Data for the task
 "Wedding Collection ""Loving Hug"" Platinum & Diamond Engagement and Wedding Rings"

...

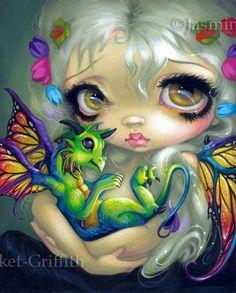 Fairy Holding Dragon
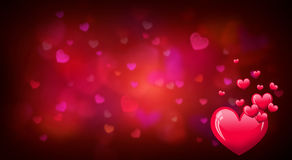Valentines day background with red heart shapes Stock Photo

==

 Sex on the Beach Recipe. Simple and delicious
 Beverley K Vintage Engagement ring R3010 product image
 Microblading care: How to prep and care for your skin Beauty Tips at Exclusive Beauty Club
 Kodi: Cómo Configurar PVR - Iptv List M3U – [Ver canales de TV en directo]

Problem to solve
From the data above, output exactly the lines between the one containing "Beverley K Vintage" and the one containing "Kodi: Cómo Configurar", counting both of them.

Answer to this task
 Beverley K Vintage Engagement ring R3010 product image
 Microblading care: How to prep and care for your skin Beauty Tips at Exclusive Beauty Club
 Kodi: Cómo Configurar PVR - Iptv List M3U – [Ver canales de TV en directo]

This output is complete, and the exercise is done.